Was hat Donald Trump bitte mit den Autoexporten?

Was hat Donald Trump bitte mit den Autoexporten?

Lieber Börsianer,

zumindest der DAX präsentierte sich in dieser Woche in guter Verfassung. Donald Trump wird nun zunächst doch keine Sonderzölle auf Autoimporte aus Deutschland und Japan einführen, zumindest nicht in den nächsten 6 Monaten. Dem DAX verhalf diese neuerliche Wendung des US-Präsidenten immerhin auf Wochensicht zu einem kleinen Kursplus von etwas über einem Prozent.

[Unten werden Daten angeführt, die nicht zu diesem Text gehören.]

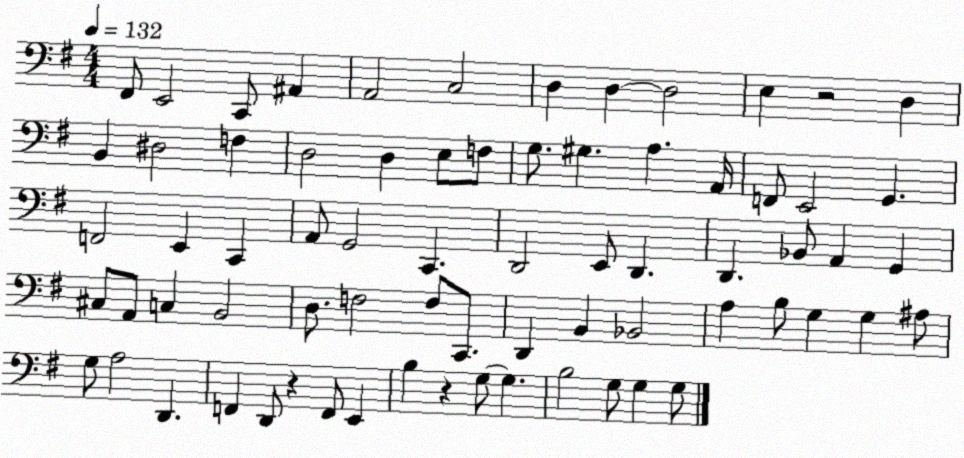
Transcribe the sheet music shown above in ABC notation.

X:1
T:Untitled
M:4/4
L:1/4
K:G
^F,,/2 E,,2 C,,/2 ^A,, A,,2 C,2 D, D, D,2 E, z2 D, B,, ^D,2 F, D,2 D, E,/2 F,/2 G,/2 ^G, A, A,,/4 F,,/2 E,,2 G,, F,,2 E,, C,, A,,/2 G,,2 C,, D,,2 E,,/2 D,, D,, _B,,/2 A,, G,, ^C,/2 A,,/2 C, B,,2 D,/2 F,2 F,/2 C,,/2 D,, B,, _B,,2 A, B,/2 G, G, ^A,/2 G,/2 A,2 D,, F,, D,,/2 z F,,/2 E,, B, z G,/2 G, B,2 G,/2 G, G,/2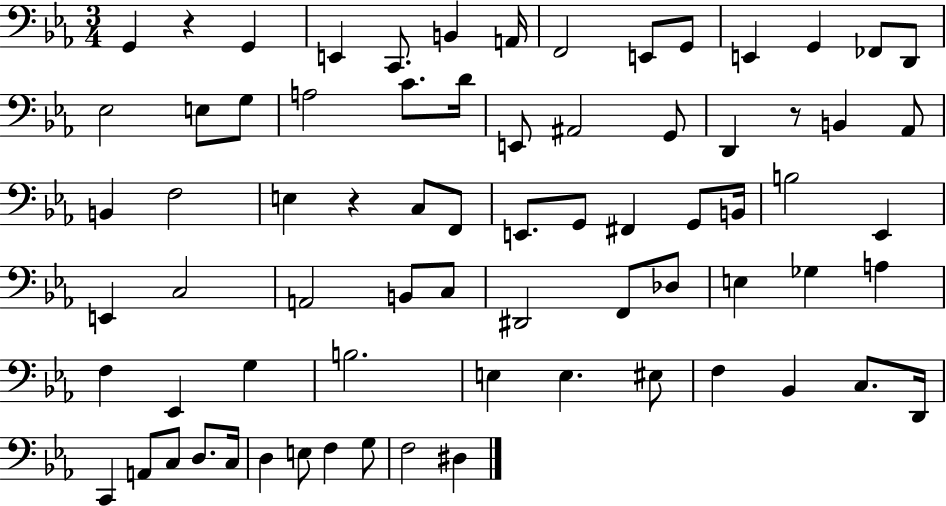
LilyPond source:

{
  \clef bass
  \numericTimeSignature
  \time 3/4
  \key ees \major
  \repeat volta 2 { g,4 r4 g,4 | e,4 c,8. b,4 a,16 | f,2 e,8 g,8 | e,4 g,4 fes,8 d,8 | \break ees2 e8 g8 | a2 c'8. d'16 | e,8 ais,2 g,8 | d,4 r8 b,4 aes,8 | \break b,4 f2 | e4 r4 c8 f,8 | e,8. g,8 fis,4 g,8 b,16 | b2 ees,4 | \break e,4 c2 | a,2 b,8 c8 | dis,2 f,8 des8 | e4 ges4 a4 | \break f4 ees,4 g4 | b2. | e4 e4. eis8 | f4 bes,4 c8. d,16 | \break c,4 a,8 c8 d8. c16 | d4 e8 f4 g8 | f2 dis4 | } \bar "|."
}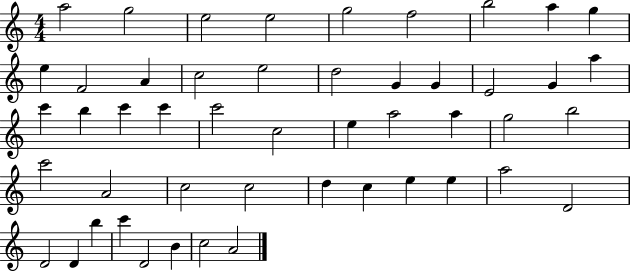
X:1
T:Untitled
M:4/4
L:1/4
K:C
a2 g2 e2 e2 g2 f2 b2 a g e F2 A c2 e2 d2 G G E2 G a c' b c' c' c'2 c2 e a2 a g2 b2 c'2 A2 c2 c2 d c e e a2 D2 D2 D b c' D2 B c2 A2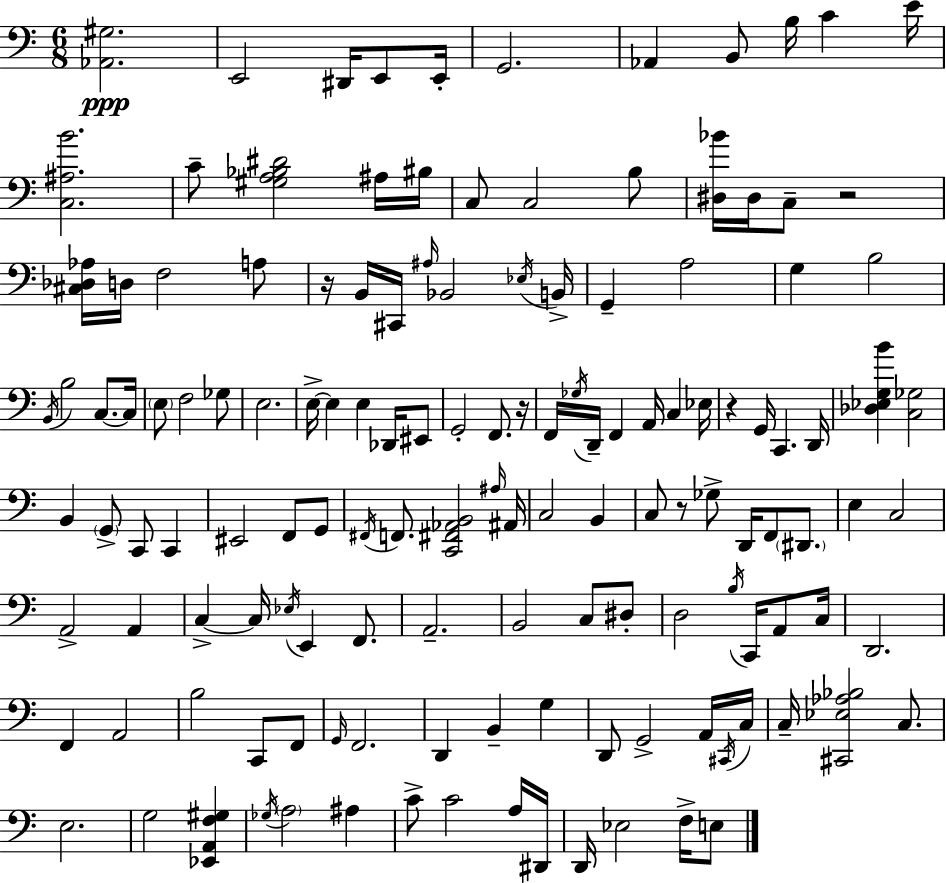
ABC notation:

X:1
T:Untitled
M:6/8
L:1/4
K:Am
[_A,,^G,]2 E,,2 ^D,,/4 E,,/2 E,,/4 G,,2 _A,, B,,/2 B,/4 C E/4 [C,^A,B]2 C/2 [^G,A,_B,^D]2 ^A,/4 ^B,/4 C,/2 C,2 B,/2 [^D,_B]/4 ^D,/4 C,/2 z2 [^C,_D,_A,]/4 D,/4 F,2 A,/2 z/4 B,,/4 ^C,,/4 ^A,/4 _B,,2 _E,/4 B,,/4 G,, A,2 G, B,2 B,,/4 B,2 C,/2 C,/4 E,/2 F,2 _G,/2 E,2 E,/4 E, E, _D,,/4 ^E,,/2 G,,2 F,,/2 z/4 F,,/4 _G,/4 D,,/4 F,, A,,/4 C, _E,/4 z G,,/4 C,, D,,/4 [_D,_E,G,B] [C,_G,]2 B,, G,,/2 C,,/2 C,, ^E,,2 F,,/2 G,,/2 ^F,,/4 F,,/2 [C,,^F,,_A,,B,,]2 ^A,/4 ^A,,/4 C,2 B,, C,/2 z/2 _G,/2 D,,/4 F,,/2 ^D,,/2 E, C,2 A,,2 A,, C, C,/4 _E,/4 E,, F,,/2 A,,2 B,,2 C,/2 ^D,/2 D,2 B,/4 C,,/4 A,,/2 C,/4 D,,2 F,, A,,2 B,2 C,,/2 F,,/2 G,,/4 F,,2 D,, B,, G, D,,/2 G,,2 A,,/4 ^C,,/4 C,/4 C,/4 [^C,,_E,_A,_B,]2 C,/2 E,2 G,2 [_E,,A,,F,^G,] _G,/4 A,2 ^A, C/2 C2 A,/4 ^D,,/4 D,,/4 _E,2 F,/4 E,/2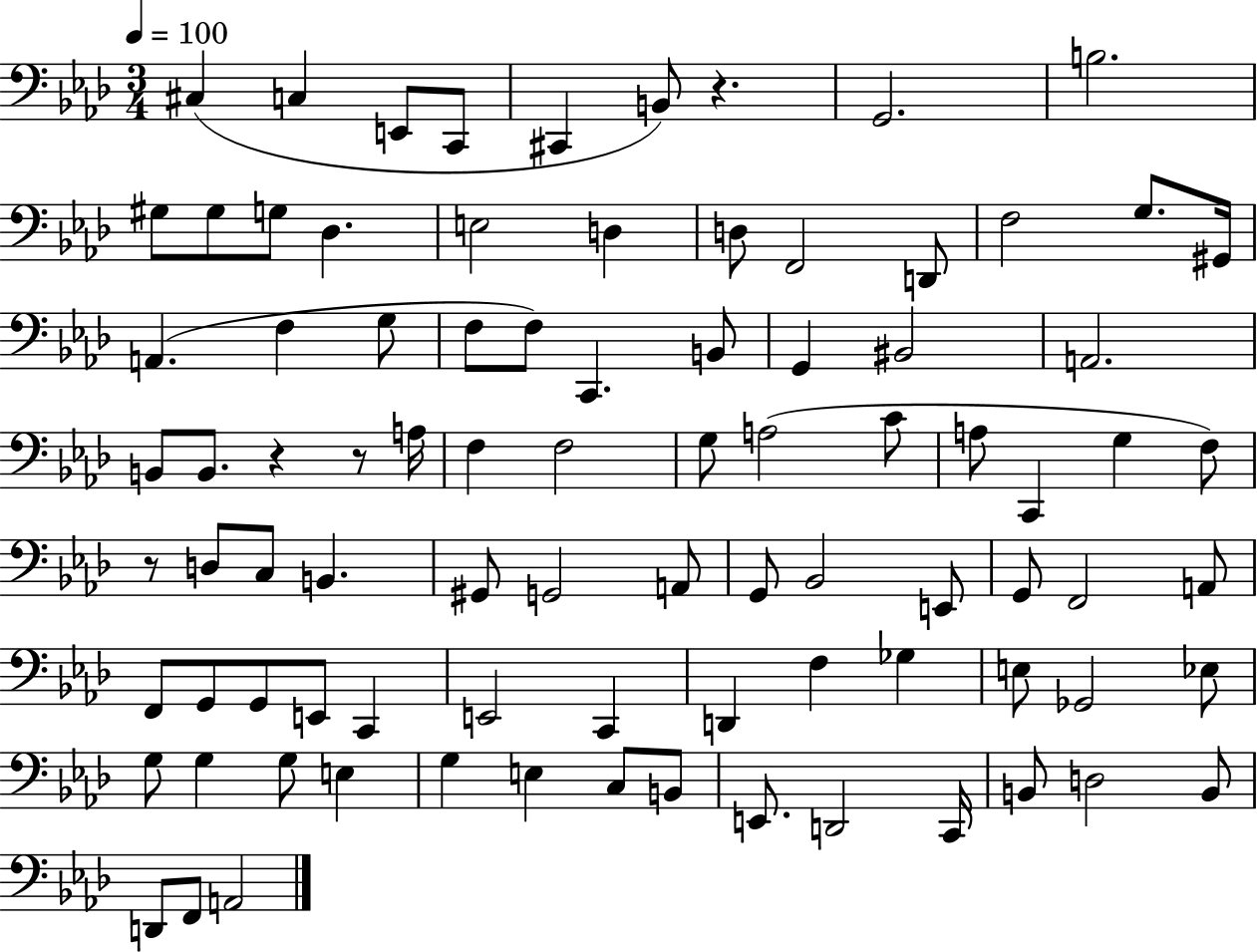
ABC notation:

X:1
T:Untitled
M:3/4
L:1/4
K:Ab
^C, C, E,,/2 C,,/2 ^C,, B,,/2 z G,,2 B,2 ^G,/2 ^G,/2 G,/2 _D, E,2 D, D,/2 F,,2 D,,/2 F,2 G,/2 ^G,,/4 A,, F, G,/2 F,/2 F,/2 C,, B,,/2 G,, ^B,,2 A,,2 B,,/2 B,,/2 z z/2 A,/4 F, F,2 G,/2 A,2 C/2 A,/2 C,, G, F,/2 z/2 D,/2 C,/2 B,, ^G,,/2 G,,2 A,,/2 G,,/2 _B,,2 E,,/2 G,,/2 F,,2 A,,/2 F,,/2 G,,/2 G,,/2 E,,/2 C,, E,,2 C,, D,, F, _G, E,/2 _G,,2 _E,/2 G,/2 G, G,/2 E, G, E, C,/2 B,,/2 E,,/2 D,,2 C,,/4 B,,/2 D,2 B,,/2 D,,/2 F,,/2 A,,2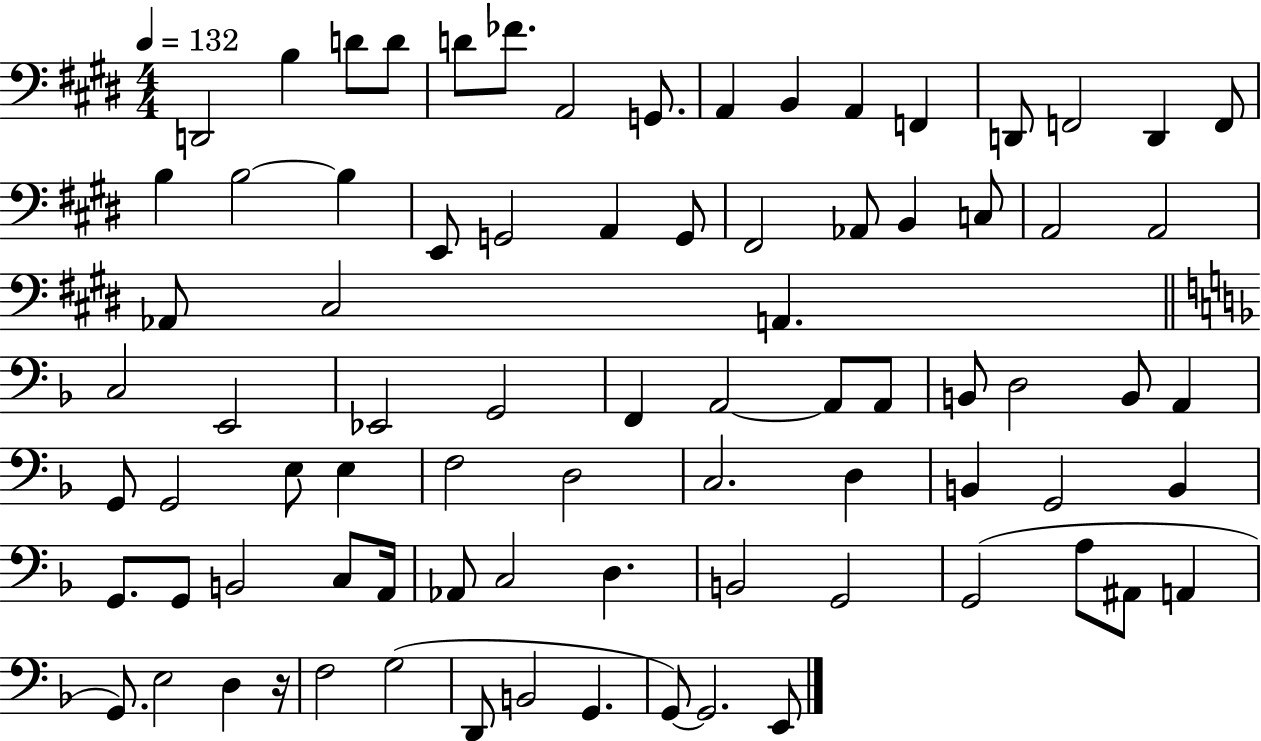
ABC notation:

X:1
T:Untitled
M:4/4
L:1/4
K:E
D,,2 B, D/2 D/2 D/2 _F/2 A,,2 G,,/2 A,, B,, A,, F,, D,,/2 F,,2 D,, F,,/2 B, B,2 B, E,,/2 G,,2 A,, G,,/2 ^F,,2 _A,,/2 B,, C,/2 A,,2 A,,2 _A,,/2 ^C,2 A,, C,2 E,,2 _E,,2 G,,2 F,, A,,2 A,,/2 A,,/2 B,,/2 D,2 B,,/2 A,, G,,/2 G,,2 E,/2 E, F,2 D,2 C,2 D, B,, G,,2 B,, G,,/2 G,,/2 B,,2 C,/2 A,,/4 _A,,/2 C,2 D, B,,2 G,,2 G,,2 A,/2 ^A,,/2 A,, G,,/2 E,2 D, z/4 F,2 G,2 D,,/2 B,,2 G,, G,,/2 G,,2 E,,/2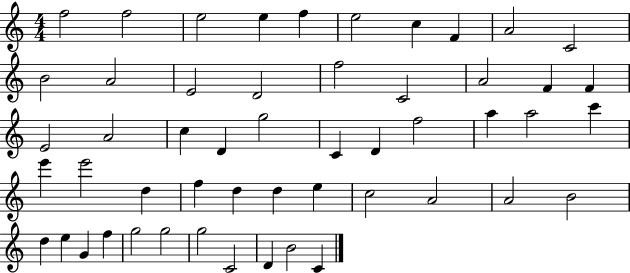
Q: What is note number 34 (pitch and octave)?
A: F5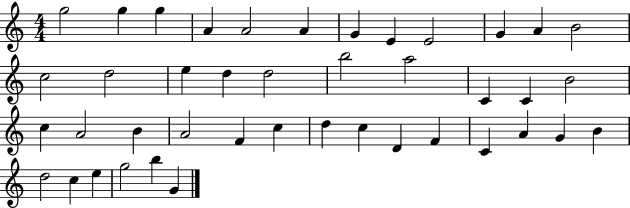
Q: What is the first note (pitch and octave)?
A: G5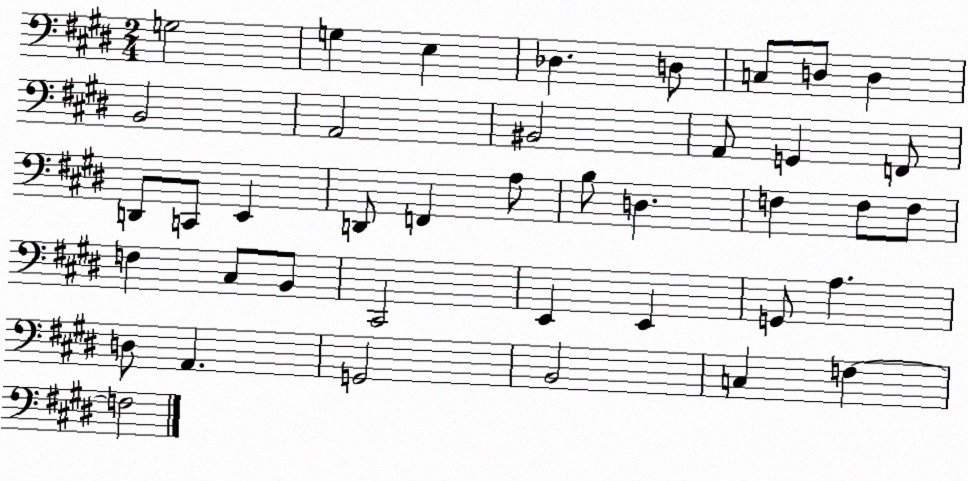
X:1
T:Untitled
M:2/4
L:1/4
K:E
G,2 G, E, _D, D,/2 C,/2 D,/2 D, B,,2 A,,2 ^B,,2 A,,/2 G,, F,,/2 D,,/2 C,,/2 E,, D,,/2 F,, A,/2 B,/2 D, F, F,/2 F,/2 F, ^C,/2 B,,/2 ^C,,2 E,, E,, G,,/2 A, D,/2 A,, G,,2 B,,2 C, F, F,2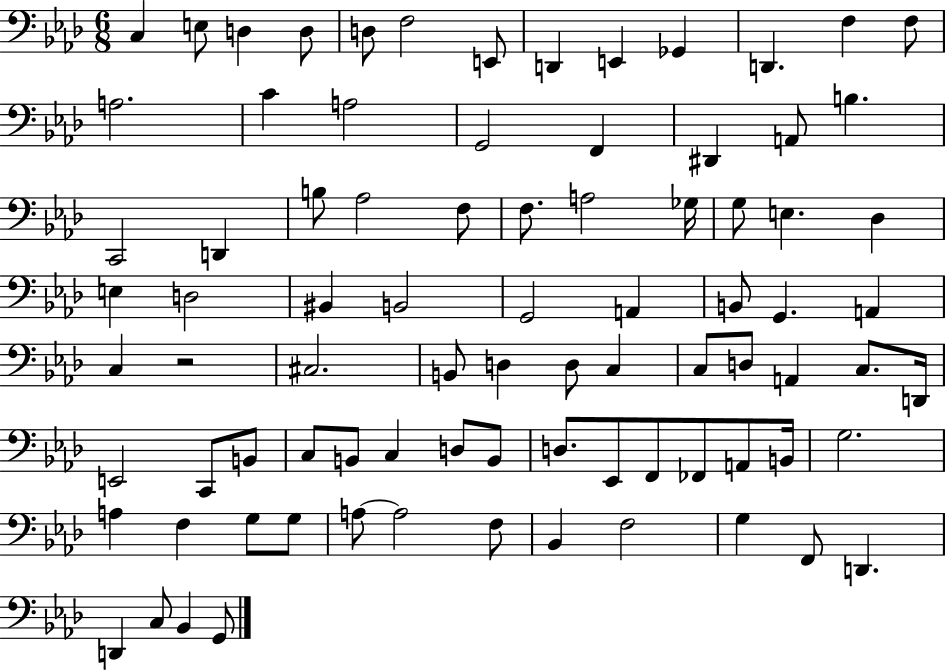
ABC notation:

X:1
T:Untitled
M:6/8
L:1/4
K:Ab
C, E,/2 D, D,/2 D,/2 F,2 E,,/2 D,, E,, _G,, D,, F, F,/2 A,2 C A,2 G,,2 F,, ^D,, A,,/2 B, C,,2 D,, B,/2 _A,2 F,/2 F,/2 A,2 _G,/4 G,/2 E, _D, E, D,2 ^B,, B,,2 G,,2 A,, B,,/2 G,, A,, C, z2 ^C,2 B,,/2 D, D,/2 C, C,/2 D,/2 A,, C,/2 D,,/4 E,,2 C,,/2 B,,/2 C,/2 B,,/2 C, D,/2 B,,/2 D,/2 _E,,/2 F,,/2 _F,,/2 A,,/2 B,,/4 G,2 A, F, G,/2 G,/2 A,/2 A,2 F,/2 _B,, F,2 G, F,,/2 D,, D,, C,/2 _B,, G,,/2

Großartig ist diese Perspektive natürlich nicht. Das Damokles-Schwert des Sonderzolls liegt damit weiterhin über den wichtigen deutschen Autoexporten. So überrascht es auch nicht, dass Auto-Aktien selbst nicht vorankamen. Im Gegenteil: VW büßte 3 % ein, während Daimler 4 % verlor.

Richtig böse wurde der Maschinenbauer Aumann gebeutelt. Das Unternehmen entwickelt und baut bevorzugt Produktionsanlagen für die Autoindustrie und konnte sich der schwachen Branchenstimmung im ersten Quartal nicht wirklich entziehen. Unter dem Strich meldete Aumann einen Gewinnrückgang in Höhe von 3 % auf 4,7 Millionen Euro.

Die Investoren reagierten wieder einmal sehr aufgeregt und verkauften die Aumann-Aktie wahllos. So steht auf Wochensicht nun ein Minus von 17 % hinter der Aktie. Der maßlose Kursabschlag ist natürlich übertrieben. Er zeigt allerdings, dass die Autobranche bzw. ihre Aktien momentan für die Investoren nicht ganz einfach sind. Auch bei Aumann drängt sich ungeachtet des Kursrückgangs aus technischer Sicht immer noch kein Kauf aus. Kurzfristig drohen hier wohl weitere Verluste.

Die Rechnung der neuen US-Handelspolitik

Im Mittelpunkt der neuen US-Handelspolitik stehen ganz offensichtlich Autoexporte aus Deutschland und Japan. Die übrigen Exporte aus diesen Ländern scheinen den mächtigsten Mann der USA weniger zu interessieren. Warum ist das eigentlich so?

Das Trump-Team um den Handelsminister Wilbur Ross hat eine einfache Rechnung aufgemacht: Es gibt zwei große Verursacher für das Handelsbilanzdefizit der USA. Zum einen ist das China. Hier haben sich die Strategen im Weißen Haus auch nicht nur eine Branche herausgepickt, sondern aus ihrer Sicht sind die Exporte aus China im Ganzen zu hoch und zu billig. Deshalb nun die Sonderzölle gegen Importe aus China.

Der andere bedeutende Faktor für das Handelsdefizit sind Autos, vor allem aus Deutschland, Japan und Südkorea. In anderen Branchen wie etwa Chemie oder Maschinenbau ist das Ungleichgewicht aus US-Sicht weniger gravierend. Genau deshalb spricht Donald Trump immer von den Autoexporten.

Unverändert findet die deutsche Politik gegenüber der neuen US-Handelspolitik keinen konstruktiven Ansatz. Das ewige Mantra vom freien Welthandel beeindruckt den US-Präsidenten nur ganz mäßig. Stattdessen hätte er sich z.B. gewünscht, dass Deutschland Flüssiggas aus den USA bezieht. Berlin hingegen favorisiert unverändert das Nordstream-Projekt, also Gas aus Russland.

Momentan sehe ich die Gefahr, dass die Berliner Regierung am Ende billiges russisches Gas gewinnt, aber gleichzeitig Autogeschäft in den USA verliert. Das wäre besonders für VW, Daimler und Co. kein guter Deal.

Als Börsianer haben wir es nicht in den Händen und können nur auf die Weisheit unserer politischen Führung hoffen. Als Fazit bleibt allerdings: Autoaktien sollten Sie im Moment nicht kaufen, und andere Aktien zunächst eigentlich auch nicht.

Der Markt bietet zurzeit nicht viel an. Harren wir also einfach etwas Dinge und freuen wir uns auf das Wochenende. Endlich soll ja wieder einmal hier die Sonne scheinen.